* Data lines *
● ● ●

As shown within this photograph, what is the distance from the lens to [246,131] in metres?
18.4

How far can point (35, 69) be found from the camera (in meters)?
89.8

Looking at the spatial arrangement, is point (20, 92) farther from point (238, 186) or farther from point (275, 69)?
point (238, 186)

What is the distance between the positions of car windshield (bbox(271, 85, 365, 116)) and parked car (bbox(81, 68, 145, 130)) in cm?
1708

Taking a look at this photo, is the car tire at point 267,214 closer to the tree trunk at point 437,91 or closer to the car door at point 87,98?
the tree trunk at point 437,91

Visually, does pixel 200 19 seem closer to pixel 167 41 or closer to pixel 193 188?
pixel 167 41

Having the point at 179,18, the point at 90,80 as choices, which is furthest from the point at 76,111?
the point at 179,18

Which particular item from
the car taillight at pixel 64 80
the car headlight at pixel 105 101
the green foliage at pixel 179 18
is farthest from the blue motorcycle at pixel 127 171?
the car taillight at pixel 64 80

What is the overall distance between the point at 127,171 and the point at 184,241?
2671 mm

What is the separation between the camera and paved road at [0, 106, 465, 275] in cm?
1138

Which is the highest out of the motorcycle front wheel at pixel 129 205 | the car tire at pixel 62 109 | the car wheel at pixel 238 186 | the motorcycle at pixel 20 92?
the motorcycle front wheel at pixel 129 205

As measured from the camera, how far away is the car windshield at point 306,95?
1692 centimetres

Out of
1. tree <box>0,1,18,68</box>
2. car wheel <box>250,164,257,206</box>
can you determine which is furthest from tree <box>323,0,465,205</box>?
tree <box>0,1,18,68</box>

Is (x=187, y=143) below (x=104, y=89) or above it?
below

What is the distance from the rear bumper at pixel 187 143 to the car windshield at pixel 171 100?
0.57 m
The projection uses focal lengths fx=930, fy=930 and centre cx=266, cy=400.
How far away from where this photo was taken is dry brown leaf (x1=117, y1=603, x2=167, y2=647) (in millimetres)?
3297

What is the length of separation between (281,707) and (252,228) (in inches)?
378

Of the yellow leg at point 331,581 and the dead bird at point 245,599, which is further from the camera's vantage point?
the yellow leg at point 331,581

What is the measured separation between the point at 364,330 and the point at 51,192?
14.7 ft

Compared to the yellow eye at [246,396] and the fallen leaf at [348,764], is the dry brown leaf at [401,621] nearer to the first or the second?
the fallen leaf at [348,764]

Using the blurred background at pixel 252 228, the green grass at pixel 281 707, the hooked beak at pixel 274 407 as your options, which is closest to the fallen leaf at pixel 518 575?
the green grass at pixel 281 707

● ● ●

Rewrite the lines from the one containing "Compared to the" through the end of the records above, inclusive, as a Markdown table with the columns Row and Line. Number the rows and skip blank lines.

* Exercise response *
| Row | Line |
|---|---|
| 1 | Compared to the yellow eye at [246,396] and the fallen leaf at [348,764], is the dry brown leaf at [401,621] nearer to the first or the second? |
| 2 | the fallen leaf at [348,764] |
| 3 | Using the blurred background at pixel 252 228, the green grass at pixel 281 707, the hooked beak at pixel 274 407 as your options, which is closest to the fallen leaf at pixel 518 575? |
| 4 | the green grass at pixel 281 707 |